Об этом обстоятельстве писали больше иностранные исследователи (англичанин Энтони Бивор и немец Йохан Хелльбек), чем отечественные: советский человек в ситуации катастрофы действовал в соответствии с теми моделями поведения, которые сформировались еще в 30-е годы, в частности, под влиянием соцреализма. Первым обратил на это внимание еще Василий Гроссман, причем в романе «За правое дело». Очевидно, соцреализм оказывал влияние не только и не столько на нарративные стратегии, сколько на ролевые модели.

Неточна и П. Барскова, когда говорит об отсутствии в городе «фигуры врага» (с. 11). Особенность положения блокированного Ленинграда состояла как раз в том, что по его пригородам проходила линия фронта и враг мог появиться в любой момент. Чисто военный термин «осада» в мировой культурной памяти уступил место «блокаде», а военное измерение событий отошло на дальний план. Блокадный нарратив оказался в двойной изоляции: даже будучи в блокаде, жители осажденного города не могли напрямую сразиться с врагом и погибали не только под авиационными бомбами и артиллерийскими снарядами, но прежде всего от голода и холода. Этим объясняется исключительное положение Ленинграда, так и не ставшего полем боя, как другие города в осаде — Севастополь и Сталинград, — но включавшего милитарный дискурс, который неизбежно присутствовал в городе и измерялся по усредненному уровню описаний войны. В блокадных нарративах он почти целиком уступил место страданиям и трагедии.

К сожалению, попытка сохранить «золотую середину» между историей и памятью как двумя разными измерениями прошлого чревата неточностями и ошибками. Так, Борис Равдин в статье с источниковедческим названием «Блокада Ленинграда в русской поднемецкой печати 1941–1945 годов» пишет о «Восточном фронте Второй мировой войны» (с. 274), имея в виду события на фронтах Великой Отечественной. Между тем «Восточным фронтом Второй мировой войны» будут, разумеется, военные действия в Восточной и Юго-Восточной Азии. На следующей странице автор пишет: «…Сюда, на Северный Кавказ, направляли эвакуированных ленинградцев, в результате летней 1942 года кампании вермахта вдруг оказавшихся под оккупацией». В одном предложении встречаются две ошибки: Северный Кавказ был оккупирован не летом, а осенью, а основные маршруты эвакуации из Ленинграда — Башкирская, Казахская и Удмуртская республики, Актюбинская, Вологодская, Кировская, Омская, Пермская Свердловская и Ярославская области, в которые к 7 августа 1941 года эвакуировалось 311 387 человек. Б. Равдин продолжает: «Следует учитывать, что целиком стать на военные рельсы газета, в особенности большая, ежедневная, четырехполосная, не имеет возможности». Но в то время, о котором идет речь, в Третьем рейхе издавались военные (!) газеты «Дас Райх», «Атака», «Черный корпус» — и это без учета периодики в прифронтовой полосе. Отбирая источники для своей публикации, автор почему-то не упоминает журнал «Сигнал», центральный орган пропаганды вермахта, возглавлявшийся полковником Хассо фон Веделем и выходивший в том числе и на русском языке. Список подобных ошибок и неточностей можно продолжать.

- _Представленный материал_
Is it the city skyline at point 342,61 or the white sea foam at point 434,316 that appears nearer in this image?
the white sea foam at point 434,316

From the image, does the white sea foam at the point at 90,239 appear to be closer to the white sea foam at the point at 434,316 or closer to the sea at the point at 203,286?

- _Цель задания_
Изложите текст о блокаде Ленинграда в двух предложениях. Материал никак не связан с текстом.

- _Результат задания_
В тексте говорится, что советский человек в катастрофе действовал по моделям поведения, сложившимся еще в 30-е годы под влиянием соцреализма, и оспаривается мнение П. Барсковой об отсутствии в городе «фигуры врага»: по пригородам Ленинграда проходила линия фронта, хотя в блокадных нарративах военное измерение почти целиком уступило место страданиям и трагедии. Кроме того, в статье Бориса Равдина о блокаде в русской поднемецкой печати указаны ошибки: неверное употребление выражения «Восточный фронт Второй мировой войны», неточная дата оккупации Северного Кавказа и неверное указание на него как на направление эвакуации ленинградцев, а также спорное утверждение, что большая газета не может целиком стать на военные рельсы.